The company said there has been no production at the mine, the biggest in the AGC Group, since "a minority of Obuasi mineworkers and other individuals" began a demonstration and blocked access to the mine on May 14.
They also prevented shipments of gold from leaving the mine.
"The strikers have even prevented sick patients from visiting the Obuasi hospital and have attempted to prevent nurses from carrying out their duties at the hospital.
"They have prevented other officials from providing essential services such as operating the underground pumps which prevent the underground mines from flooding.
"They have threatened to cut off supplies of electric power and water to residential areas and communities that depend on the mine."
On the main demand of the strikers - wage increase - AGC said wages of workers of the company had been indexed to the dollar.
Under this system, their wages have increased by 25 per cent over the last two years, going up from 295,000 cedis on May one 1997 to 370,000 this month.
In addition, in May last year, Ashanti paid a lump sum of 250,000 cedis to each of the Obuasi mine workers, which is equal to a six per cent rise.
"The latest package agreed with the Mineworkers' Union provides for further benefits equivalent to a 10 per cent increase."
These include a lump sum payment of 317,500 cedis, compared with the average wage of 370,000 cedis, a life insurance scheme funded by AGC which is equivalent to three per cent rise in pay and "an aggressive bonus scheme which rewards productivity."
"A typical underground worker at Obuasi can earn 900,000 cedis per month including the basic wage and production bonus.
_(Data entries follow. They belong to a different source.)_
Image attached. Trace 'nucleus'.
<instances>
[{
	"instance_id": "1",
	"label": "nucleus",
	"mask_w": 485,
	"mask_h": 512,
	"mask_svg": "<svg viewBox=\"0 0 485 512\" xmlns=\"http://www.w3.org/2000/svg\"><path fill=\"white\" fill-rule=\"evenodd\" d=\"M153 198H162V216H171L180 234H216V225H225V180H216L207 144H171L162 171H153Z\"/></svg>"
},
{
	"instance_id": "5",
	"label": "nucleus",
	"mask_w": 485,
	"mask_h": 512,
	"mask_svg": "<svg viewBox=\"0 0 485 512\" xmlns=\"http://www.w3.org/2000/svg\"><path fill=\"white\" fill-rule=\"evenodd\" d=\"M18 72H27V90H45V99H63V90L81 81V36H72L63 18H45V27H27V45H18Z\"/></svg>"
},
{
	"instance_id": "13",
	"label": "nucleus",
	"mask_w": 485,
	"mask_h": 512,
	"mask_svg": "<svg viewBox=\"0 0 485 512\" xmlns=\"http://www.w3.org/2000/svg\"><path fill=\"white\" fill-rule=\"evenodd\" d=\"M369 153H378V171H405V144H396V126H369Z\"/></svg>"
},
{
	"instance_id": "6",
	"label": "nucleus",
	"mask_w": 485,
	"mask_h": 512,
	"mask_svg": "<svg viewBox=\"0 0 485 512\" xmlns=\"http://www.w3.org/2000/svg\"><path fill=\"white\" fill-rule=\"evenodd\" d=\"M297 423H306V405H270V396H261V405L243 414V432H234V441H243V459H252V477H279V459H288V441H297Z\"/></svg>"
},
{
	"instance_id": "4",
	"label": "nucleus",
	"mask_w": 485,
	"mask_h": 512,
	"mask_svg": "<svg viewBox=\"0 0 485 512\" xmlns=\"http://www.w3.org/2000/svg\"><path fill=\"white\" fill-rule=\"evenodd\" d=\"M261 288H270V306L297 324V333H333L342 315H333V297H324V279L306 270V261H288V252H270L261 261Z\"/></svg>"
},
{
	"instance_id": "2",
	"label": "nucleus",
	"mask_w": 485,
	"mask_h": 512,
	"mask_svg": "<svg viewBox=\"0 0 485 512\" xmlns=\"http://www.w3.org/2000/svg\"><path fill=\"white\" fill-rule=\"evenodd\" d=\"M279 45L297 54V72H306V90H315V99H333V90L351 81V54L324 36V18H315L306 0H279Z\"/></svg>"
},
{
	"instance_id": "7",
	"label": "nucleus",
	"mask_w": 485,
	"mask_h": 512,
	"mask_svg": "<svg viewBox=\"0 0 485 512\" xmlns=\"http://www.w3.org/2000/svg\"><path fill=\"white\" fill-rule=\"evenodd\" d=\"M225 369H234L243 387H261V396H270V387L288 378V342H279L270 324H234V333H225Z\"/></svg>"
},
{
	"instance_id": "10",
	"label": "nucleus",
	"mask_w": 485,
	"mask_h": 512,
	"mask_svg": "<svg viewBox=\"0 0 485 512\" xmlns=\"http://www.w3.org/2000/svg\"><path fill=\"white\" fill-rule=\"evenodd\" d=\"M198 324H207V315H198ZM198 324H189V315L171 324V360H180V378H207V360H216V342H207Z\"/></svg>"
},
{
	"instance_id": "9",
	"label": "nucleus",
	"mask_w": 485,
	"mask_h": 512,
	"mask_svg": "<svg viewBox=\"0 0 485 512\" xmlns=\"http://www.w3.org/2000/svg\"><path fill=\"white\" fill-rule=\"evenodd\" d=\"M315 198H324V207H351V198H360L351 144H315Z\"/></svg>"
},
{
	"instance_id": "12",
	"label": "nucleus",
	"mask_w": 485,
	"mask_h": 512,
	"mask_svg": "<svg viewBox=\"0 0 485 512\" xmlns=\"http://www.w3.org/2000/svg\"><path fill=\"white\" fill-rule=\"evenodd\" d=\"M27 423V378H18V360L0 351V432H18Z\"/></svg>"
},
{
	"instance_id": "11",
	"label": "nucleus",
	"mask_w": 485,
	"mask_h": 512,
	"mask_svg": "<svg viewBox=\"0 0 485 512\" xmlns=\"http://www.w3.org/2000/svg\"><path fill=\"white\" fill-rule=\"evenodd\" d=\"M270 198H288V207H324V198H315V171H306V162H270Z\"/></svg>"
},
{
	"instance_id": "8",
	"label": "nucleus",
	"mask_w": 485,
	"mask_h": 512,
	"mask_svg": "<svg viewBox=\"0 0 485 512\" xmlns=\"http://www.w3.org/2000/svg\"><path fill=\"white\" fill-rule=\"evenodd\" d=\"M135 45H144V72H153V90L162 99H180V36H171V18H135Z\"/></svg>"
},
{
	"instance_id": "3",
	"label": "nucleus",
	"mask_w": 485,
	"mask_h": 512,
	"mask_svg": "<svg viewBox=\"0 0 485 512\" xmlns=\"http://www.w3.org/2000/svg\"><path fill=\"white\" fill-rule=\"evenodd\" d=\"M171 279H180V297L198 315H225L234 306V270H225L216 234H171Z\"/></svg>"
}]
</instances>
"In addition, he gets an annual production bonus of not less than 400,000 cedis."
AGC said a good number of employees have access to subsidised housing, medical benefits and scholarship schemes.
AGC said while the wages at the mine have increased, the price of gold had collapsed from 376 dollars per ounce on January 1 1997 to 275 dollars an ounce this month.
It said the decision of central banks and IMF to sell huge quantities of gold and Asian financial crisis had made demand for gold weak. The Asian region represents the largest demand for gold.
Despite this, it said, AGC has not laid off any of the over 9,000 workers at the mine while mines in other countries have laid off workers.
AGC said the mine is not even producing enough cash flow to pay for the capital investment in the future of Obuasi and major investments there, are being paid for from loans.
It said has it not been the lower cost of production from other group mines such as Bibiani and Siguiri in (Guinea), Ashanti would have been unable to pay dividends to its shareholders.